Imagen tomada de la web.
Mi memoria se parece mucho
a la de Doris en Finding Nemo, pero
hay cosas que te marcan, se quedan grabadas en la mente y se convierten en tu propio “P. Sherman, calle Wallaby 42, Sidney” –como decía en la película- Son recuerdos
que no puedes borrar. Viven contigo, y se hacen parte de tus historias.
Era 1997. Caracas y
Magallanes jugaban por el campeonato de la Liga Venezolana de Béisbol
Profesional de la temporada 96-97. El equipo de Valencia dominaba la serie 3-1
y el quinto juego tendría lugar el 29 de enero de ese año.
No sé usted que me lee,
pero para mí ser fanática es cosa seria, o al menos así recuerdo que lo aprendí.
Uno no empieza a admirar a un equipo sin la influencia de alguien importante en
su vida. Para aquel entonces, yo no conocía a una persona que amara tanto a una
franquicia deportiva como Aponte amaba al Magallanes. ¡Era un bárbaro! –así, como suelen ser los abuelitos- Y
por supuesto, me llevó por los caminos de la nave turca. Él y Álvaro Espinoza,
pero esa se las cuento luego.
Aprendí a amar al Magallanes
como lo hacía mi abuelo. Así que, al llegar la temporada había que encender la
tv, y mirar atenta. Reír, pelear con la pantalla, celebrar y vivir las
derrotas. Así era eso, así sigue siendo…
Días antes de comenzar la
gran final, e inmersa en la maravilla que implica la inocencia de ser niña, fui
a visitar a mi abuelo. No sabía bien por qué estaba en ese lugar de paredes
blancas y frío intimidante, pero fuimos a verlo. Estaba loca por contarle sobre
las cosas del colegio y por supuesto, hablar del Magallanes.

TAREA
Transcribe, por favor, el pasaje del texto sobre el Magallanes desde "Imagen tomada de" hasta "que lo aprendí.", sin alterar nada.

LISTADO PROPORCIONADO
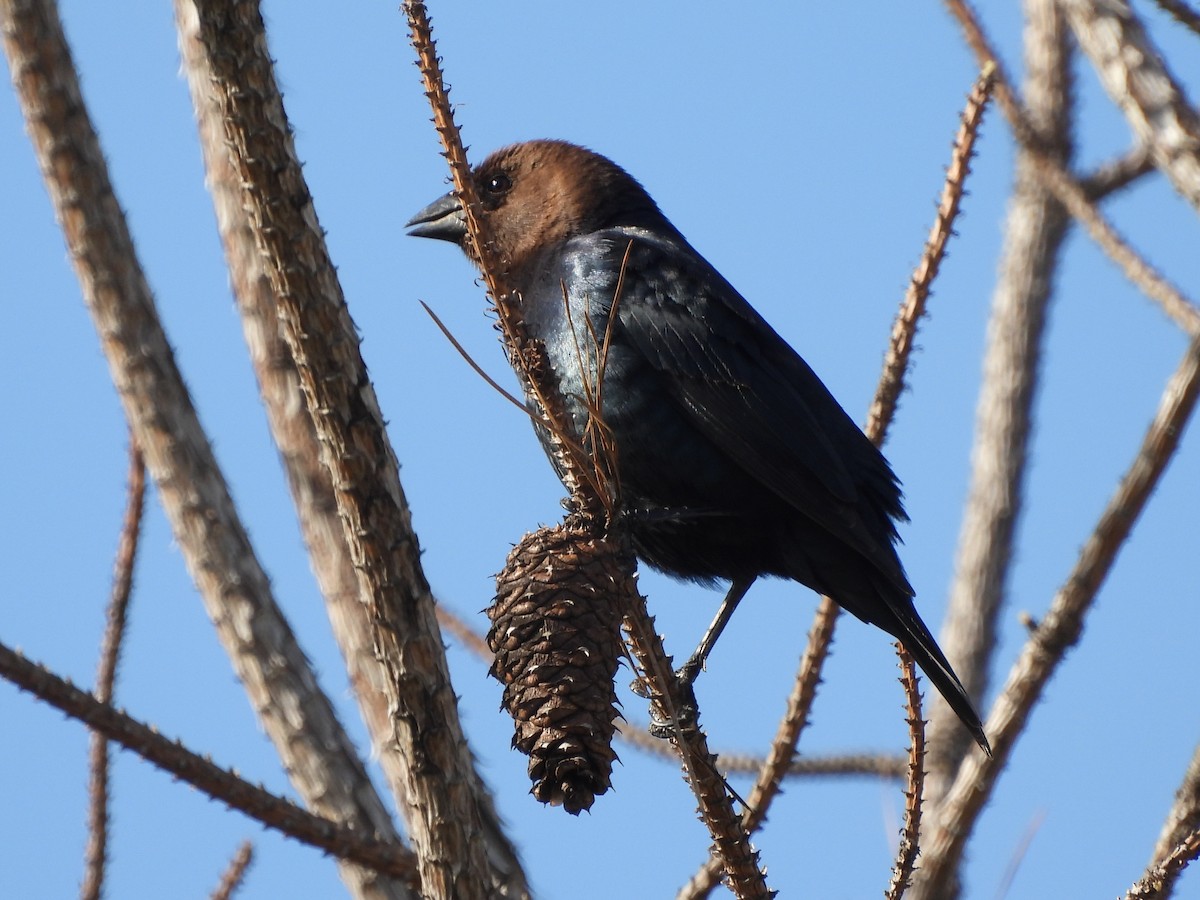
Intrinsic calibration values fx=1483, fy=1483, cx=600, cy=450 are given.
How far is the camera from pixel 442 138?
6.89ft

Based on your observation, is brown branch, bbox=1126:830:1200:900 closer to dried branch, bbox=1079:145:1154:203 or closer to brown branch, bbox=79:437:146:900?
brown branch, bbox=79:437:146:900

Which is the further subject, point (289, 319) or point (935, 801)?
point (935, 801)

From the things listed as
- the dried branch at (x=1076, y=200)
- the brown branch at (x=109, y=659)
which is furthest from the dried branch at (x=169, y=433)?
the dried branch at (x=1076, y=200)

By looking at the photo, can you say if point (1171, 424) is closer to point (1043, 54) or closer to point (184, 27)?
point (184, 27)

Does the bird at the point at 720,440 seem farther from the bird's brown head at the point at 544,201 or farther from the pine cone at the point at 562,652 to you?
the pine cone at the point at 562,652

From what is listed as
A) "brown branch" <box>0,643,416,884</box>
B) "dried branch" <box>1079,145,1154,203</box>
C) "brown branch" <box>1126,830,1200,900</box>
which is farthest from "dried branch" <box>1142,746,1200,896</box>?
"dried branch" <box>1079,145,1154,203</box>

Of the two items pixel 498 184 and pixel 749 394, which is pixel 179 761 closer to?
pixel 749 394

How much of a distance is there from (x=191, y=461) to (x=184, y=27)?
110cm

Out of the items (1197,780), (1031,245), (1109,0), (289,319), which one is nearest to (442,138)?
(289,319)

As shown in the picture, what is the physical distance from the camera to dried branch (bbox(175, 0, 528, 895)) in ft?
10.5

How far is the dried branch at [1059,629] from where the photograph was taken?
2.81 metres

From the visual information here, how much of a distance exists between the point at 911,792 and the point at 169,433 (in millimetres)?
1688

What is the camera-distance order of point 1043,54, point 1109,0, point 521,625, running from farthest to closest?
point 1043,54
point 1109,0
point 521,625

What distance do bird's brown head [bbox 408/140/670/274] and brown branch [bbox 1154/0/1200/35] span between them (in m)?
1.54
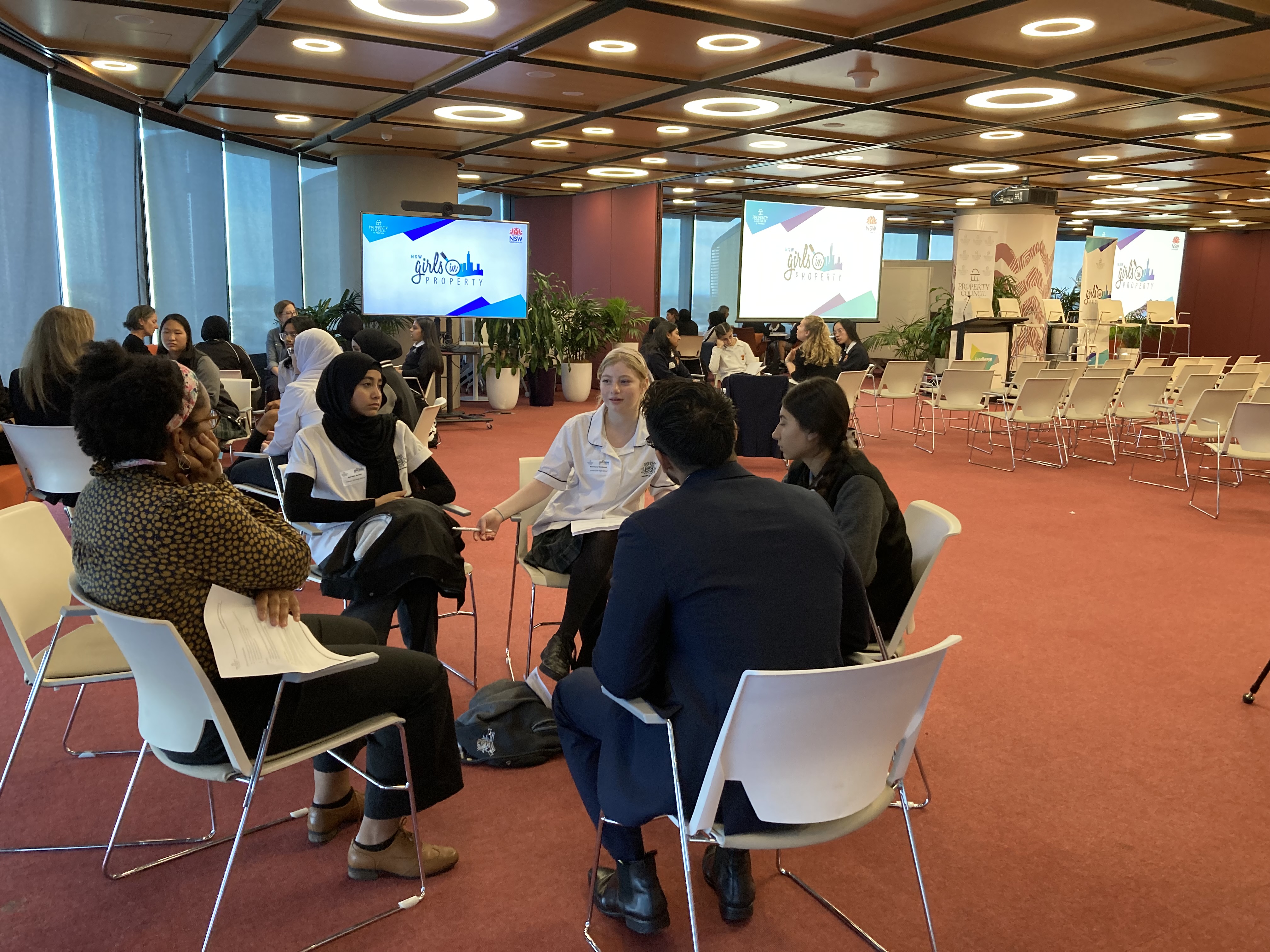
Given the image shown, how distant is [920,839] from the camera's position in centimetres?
259

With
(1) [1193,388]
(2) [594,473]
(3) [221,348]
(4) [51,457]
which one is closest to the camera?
(2) [594,473]

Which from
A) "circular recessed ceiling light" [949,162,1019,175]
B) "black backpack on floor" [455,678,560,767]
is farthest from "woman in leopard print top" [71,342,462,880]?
"circular recessed ceiling light" [949,162,1019,175]

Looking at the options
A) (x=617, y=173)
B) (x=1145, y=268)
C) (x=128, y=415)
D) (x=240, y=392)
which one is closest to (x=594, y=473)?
(x=128, y=415)

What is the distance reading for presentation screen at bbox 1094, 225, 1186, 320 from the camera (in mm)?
20422

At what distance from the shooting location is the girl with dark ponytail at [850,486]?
2.65 meters

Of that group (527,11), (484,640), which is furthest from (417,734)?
(527,11)

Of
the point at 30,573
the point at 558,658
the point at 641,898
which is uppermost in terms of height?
the point at 30,573

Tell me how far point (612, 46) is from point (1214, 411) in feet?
18.0

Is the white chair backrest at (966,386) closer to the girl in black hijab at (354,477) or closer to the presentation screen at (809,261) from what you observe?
the presentation screen at (809,261)

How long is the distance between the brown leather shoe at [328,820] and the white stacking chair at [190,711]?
369 millimetres

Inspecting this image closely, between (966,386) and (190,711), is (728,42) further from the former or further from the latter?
(190,711)

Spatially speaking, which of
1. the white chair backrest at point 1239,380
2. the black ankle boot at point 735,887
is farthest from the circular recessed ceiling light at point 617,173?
the black ankle boot at point 735,887

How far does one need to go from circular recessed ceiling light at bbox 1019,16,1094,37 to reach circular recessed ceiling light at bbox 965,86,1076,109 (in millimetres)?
1559

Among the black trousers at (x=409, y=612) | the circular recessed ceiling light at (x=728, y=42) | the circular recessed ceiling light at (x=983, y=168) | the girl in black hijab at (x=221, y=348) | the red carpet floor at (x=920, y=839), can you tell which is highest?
the circular recessed ceiling light at (x=983, y=168)
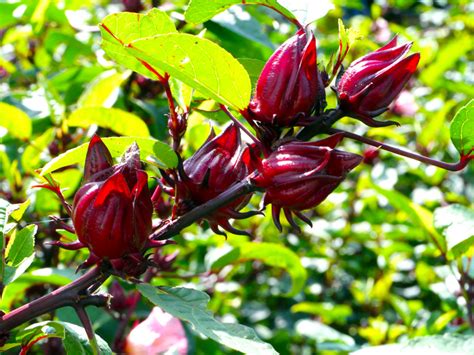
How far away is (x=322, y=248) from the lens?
2375mm

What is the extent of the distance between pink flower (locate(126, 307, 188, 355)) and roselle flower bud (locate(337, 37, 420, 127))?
0.40 m

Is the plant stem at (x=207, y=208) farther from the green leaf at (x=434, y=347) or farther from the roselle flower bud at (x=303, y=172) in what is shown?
the green leaf at (x=434, y=347)

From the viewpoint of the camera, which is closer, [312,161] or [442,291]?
[312,161]

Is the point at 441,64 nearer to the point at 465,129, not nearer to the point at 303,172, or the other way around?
the point at 465,129

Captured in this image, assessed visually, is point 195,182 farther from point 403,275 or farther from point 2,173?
point 403,275

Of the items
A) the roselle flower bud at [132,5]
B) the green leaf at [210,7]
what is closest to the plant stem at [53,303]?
the green leaf at [210,7]

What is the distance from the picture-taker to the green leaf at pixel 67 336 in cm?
73

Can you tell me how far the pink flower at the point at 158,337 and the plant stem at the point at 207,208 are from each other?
0.78ft

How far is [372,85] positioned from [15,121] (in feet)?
2.64

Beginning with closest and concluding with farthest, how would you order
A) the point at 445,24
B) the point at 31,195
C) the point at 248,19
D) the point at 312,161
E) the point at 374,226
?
the point at 312,161 → the point at 248,19 → the point at 31,195 → the point at 374,226 → the point at 445,24

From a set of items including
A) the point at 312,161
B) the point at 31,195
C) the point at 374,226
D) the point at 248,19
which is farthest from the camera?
the point at 374,226

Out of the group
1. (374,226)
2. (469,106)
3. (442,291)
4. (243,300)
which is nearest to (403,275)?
(374,226)

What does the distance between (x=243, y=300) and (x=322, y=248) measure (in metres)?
0.34

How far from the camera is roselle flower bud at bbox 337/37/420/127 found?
2.27ft
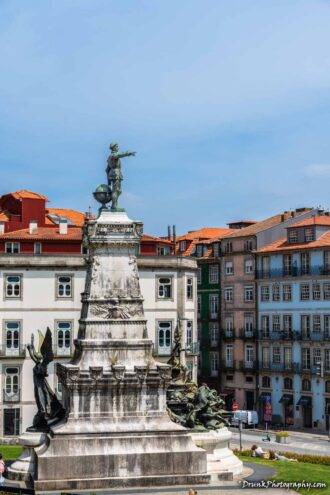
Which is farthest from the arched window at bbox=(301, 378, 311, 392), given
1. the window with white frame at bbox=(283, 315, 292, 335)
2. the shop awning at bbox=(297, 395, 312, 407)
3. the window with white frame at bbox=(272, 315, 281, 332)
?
the window with white frame at bbox=(272, 315, 281, 332)

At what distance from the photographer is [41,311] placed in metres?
62.2

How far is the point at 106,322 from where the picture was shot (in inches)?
1405

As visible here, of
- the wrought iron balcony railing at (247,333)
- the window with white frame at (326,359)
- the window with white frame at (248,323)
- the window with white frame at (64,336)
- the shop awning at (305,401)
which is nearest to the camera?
the window with white frame at (64,336)

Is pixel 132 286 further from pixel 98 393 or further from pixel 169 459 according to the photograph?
pixel 169 459

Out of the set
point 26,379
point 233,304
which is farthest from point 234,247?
point 26,379

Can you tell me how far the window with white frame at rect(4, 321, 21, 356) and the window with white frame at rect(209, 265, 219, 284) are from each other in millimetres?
24915

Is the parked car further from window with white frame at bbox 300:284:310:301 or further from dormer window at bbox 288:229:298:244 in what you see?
dormer window at bbox 288:229:298:244

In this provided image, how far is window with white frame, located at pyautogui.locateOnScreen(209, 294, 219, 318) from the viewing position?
82.1 metres

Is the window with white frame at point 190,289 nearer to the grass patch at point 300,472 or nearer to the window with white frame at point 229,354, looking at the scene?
the window with white frame at point 229,354

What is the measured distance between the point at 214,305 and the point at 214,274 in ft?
8.66

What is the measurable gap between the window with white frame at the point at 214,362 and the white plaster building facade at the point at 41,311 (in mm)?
16502

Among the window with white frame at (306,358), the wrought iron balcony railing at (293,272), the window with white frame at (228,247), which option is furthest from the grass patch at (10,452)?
the window with white frame at (228,247)

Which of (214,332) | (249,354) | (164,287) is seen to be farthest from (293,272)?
(164,287)

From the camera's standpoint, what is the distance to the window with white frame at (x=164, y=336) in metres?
64.0
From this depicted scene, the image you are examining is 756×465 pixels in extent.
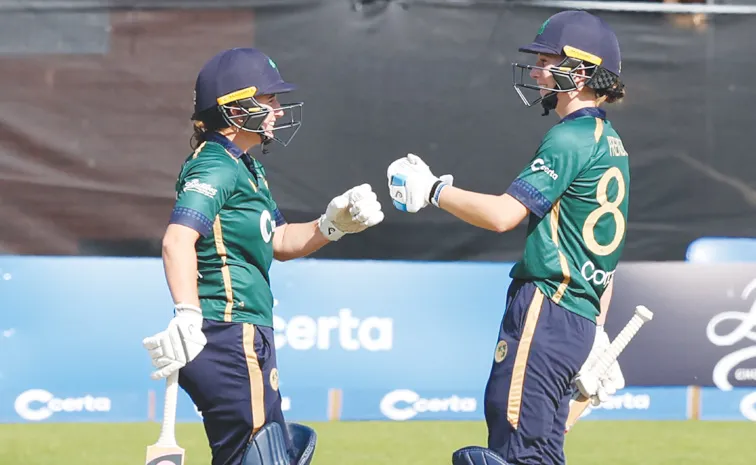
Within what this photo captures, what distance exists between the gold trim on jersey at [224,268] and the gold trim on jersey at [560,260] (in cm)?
108

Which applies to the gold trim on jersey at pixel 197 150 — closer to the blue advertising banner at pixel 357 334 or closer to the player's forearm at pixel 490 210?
the player's forearm at pixel 490 210

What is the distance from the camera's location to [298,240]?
4.58 meters

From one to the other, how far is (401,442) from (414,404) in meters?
0.52

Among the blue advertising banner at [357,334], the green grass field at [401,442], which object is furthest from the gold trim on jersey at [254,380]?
the blue advertising banner at [357,334]

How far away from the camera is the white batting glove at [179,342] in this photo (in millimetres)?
3727

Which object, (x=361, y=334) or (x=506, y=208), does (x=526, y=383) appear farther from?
(x=361, y=334)

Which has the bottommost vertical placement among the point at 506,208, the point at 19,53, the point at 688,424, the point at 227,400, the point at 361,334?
the point at 688,424

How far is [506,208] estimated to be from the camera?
3918 mm

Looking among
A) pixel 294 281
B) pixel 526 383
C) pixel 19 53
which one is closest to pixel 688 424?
pixel 294 281


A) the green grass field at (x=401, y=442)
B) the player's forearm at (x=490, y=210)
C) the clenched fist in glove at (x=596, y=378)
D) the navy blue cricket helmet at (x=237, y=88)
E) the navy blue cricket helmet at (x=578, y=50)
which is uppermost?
the navy blue cricket helmet at (x=578, y=50)

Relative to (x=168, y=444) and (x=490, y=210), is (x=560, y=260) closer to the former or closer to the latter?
(x=490, y=210)

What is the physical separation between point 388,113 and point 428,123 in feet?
0.78

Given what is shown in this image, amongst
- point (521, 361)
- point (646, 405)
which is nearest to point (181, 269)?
point (521, 361)

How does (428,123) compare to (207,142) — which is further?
(428,123)
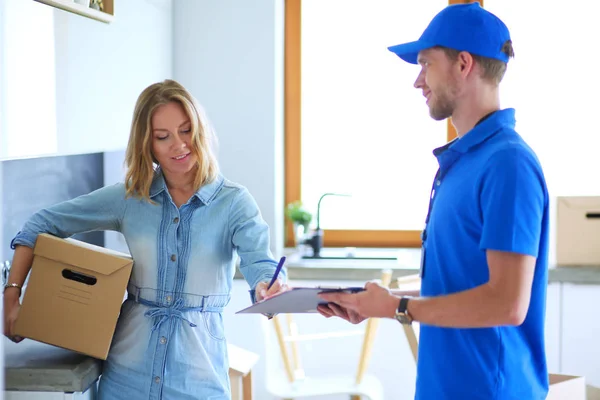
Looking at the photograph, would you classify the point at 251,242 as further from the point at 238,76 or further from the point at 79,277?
the point at 238,76

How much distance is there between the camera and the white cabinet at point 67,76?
1990 mm

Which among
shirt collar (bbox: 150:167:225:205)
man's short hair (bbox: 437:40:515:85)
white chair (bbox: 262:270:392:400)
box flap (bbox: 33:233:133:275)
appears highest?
man's short hair (bbox: 437:40:515:85)

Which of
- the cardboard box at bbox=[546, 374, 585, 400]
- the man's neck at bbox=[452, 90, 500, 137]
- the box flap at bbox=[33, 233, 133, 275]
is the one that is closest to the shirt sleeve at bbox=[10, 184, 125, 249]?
the box flap at bbox=[33, 233, 133, 275]

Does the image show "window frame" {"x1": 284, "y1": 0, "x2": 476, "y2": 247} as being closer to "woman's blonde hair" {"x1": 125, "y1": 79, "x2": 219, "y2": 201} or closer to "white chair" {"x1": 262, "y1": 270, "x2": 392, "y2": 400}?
"white chair" {"x1": 262, "y1": 270, "x2": 392, "y2": 400}

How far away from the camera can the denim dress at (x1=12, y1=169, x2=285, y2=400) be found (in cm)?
202

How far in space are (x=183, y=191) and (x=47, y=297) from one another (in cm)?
43

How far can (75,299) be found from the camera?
1.99 m

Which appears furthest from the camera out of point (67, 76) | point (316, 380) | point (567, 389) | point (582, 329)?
point (582, 329)

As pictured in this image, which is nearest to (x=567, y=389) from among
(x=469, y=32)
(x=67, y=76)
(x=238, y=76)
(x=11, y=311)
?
(x=469, y=32)

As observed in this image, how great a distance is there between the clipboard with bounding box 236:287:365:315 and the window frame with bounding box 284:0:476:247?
7.81 feet

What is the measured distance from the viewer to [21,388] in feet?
6.31

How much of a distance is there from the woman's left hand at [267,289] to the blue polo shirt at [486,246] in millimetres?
403

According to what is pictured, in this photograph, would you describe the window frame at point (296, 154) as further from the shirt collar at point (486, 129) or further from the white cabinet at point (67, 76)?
the shirt collar at point (486, 129)

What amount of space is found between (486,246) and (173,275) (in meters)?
0.87
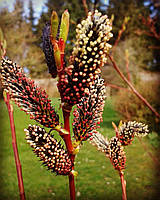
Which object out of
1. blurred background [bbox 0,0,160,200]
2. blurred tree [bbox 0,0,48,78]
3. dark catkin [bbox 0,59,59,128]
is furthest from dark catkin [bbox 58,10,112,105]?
blurred tree [bbox 0,0,48,78]

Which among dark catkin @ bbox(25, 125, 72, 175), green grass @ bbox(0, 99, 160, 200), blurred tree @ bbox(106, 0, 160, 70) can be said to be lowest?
green grass @ bbox(0, 99, 160, 200)

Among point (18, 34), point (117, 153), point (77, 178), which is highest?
point (18, 34)

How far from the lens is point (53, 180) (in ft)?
2.45

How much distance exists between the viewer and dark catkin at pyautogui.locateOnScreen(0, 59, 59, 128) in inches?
6.5

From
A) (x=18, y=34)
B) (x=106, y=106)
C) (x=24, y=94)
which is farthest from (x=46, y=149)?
(x=18, y=34)

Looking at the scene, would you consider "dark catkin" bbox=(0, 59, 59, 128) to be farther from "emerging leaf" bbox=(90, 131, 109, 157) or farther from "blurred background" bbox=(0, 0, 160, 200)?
"blurred background" bbox=(0, 0, 160, 200)

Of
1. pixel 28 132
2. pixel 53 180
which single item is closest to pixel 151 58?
pixel 53 180

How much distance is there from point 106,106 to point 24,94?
1.47 feet

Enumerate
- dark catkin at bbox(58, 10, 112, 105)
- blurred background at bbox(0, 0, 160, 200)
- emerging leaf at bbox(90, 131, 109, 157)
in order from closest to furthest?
1. dark catkin at bbox(58, 10, 112, 105)
2. emerging leaf at bbox(90, 131, 109, 157)
3. blurred background at bbox(0, 0, 160, 200)

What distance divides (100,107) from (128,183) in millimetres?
755

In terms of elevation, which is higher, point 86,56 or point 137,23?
point 137,23

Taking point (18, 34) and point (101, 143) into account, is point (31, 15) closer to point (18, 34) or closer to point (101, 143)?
point (18, 34)

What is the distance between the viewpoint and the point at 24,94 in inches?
6.6

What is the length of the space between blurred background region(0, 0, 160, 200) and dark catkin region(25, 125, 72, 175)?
250 mm
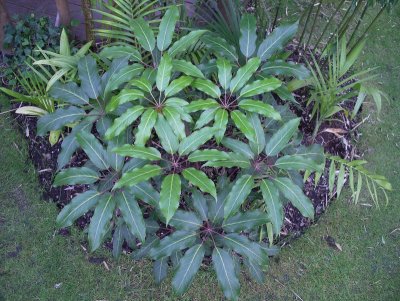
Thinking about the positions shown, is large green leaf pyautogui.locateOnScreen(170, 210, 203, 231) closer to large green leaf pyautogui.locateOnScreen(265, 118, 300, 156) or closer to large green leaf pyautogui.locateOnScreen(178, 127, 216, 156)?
large green leaf pyautogui.locateOnScreen(178, 127, 216, 156)

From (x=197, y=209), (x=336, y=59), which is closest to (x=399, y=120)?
(x=336, y=59)

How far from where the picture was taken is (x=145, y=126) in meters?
1.69

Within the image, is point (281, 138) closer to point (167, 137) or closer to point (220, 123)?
point (220, 123)

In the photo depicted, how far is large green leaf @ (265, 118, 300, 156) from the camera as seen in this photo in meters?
1.82

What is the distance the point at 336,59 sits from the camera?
2.51 meters

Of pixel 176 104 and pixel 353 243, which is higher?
pixel 176 104

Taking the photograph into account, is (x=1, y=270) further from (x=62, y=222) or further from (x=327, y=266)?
(x=327, y=266)

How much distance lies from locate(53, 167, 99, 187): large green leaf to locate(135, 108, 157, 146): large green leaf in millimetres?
275

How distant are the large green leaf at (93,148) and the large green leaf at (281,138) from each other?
0.69 metres

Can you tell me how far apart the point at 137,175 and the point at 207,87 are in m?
0.50

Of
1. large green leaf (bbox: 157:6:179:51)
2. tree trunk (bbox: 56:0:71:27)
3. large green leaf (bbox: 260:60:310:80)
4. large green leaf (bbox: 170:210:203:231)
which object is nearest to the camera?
large green leaf (bbox: 170:210:203:231)

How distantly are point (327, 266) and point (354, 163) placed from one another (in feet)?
2.18

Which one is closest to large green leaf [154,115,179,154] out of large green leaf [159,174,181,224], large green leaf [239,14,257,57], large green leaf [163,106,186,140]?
large green leaf [163,106,186,140]

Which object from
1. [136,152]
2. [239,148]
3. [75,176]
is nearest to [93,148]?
[75,176]
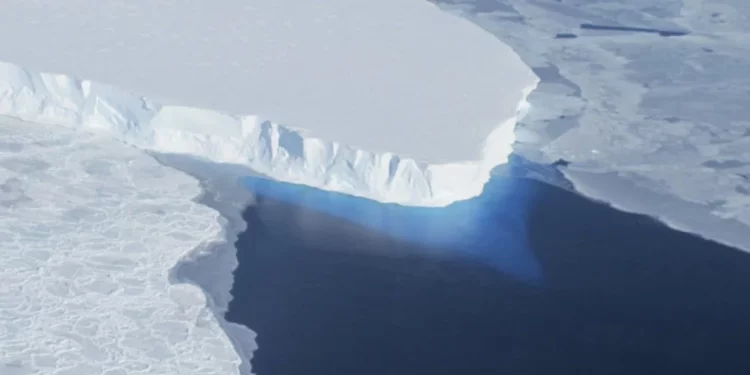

RESPUESTA ESCRITA
Imagen tomada de la web.
Mi memoria se parece mucho
a la de Doris en Finding Nemo, pero
hay cosas que te marcan, se quedan grabadas en la mente y se convierten en tu propio “P. Sherman, calle Wallaby 42, Sidney” –como decía en la película- Son recuerdos
que no puedes borrar. Viven contigo, y se hacen parte de tus historias.
Era 1997. Caracas y
Magallanes jugaban por el campeonato de la Liga Venezolana de Béisbol
Profesional de la temporada 96-97. El equipo de Valencia dominaba la serie 3-1
y el quinto juego tendría lugar el 29 de enero de ese año.
No sé usted que me lee,
pero para mí ser fanática es cosa seria, o al menos así recuerdo que lo aprendí.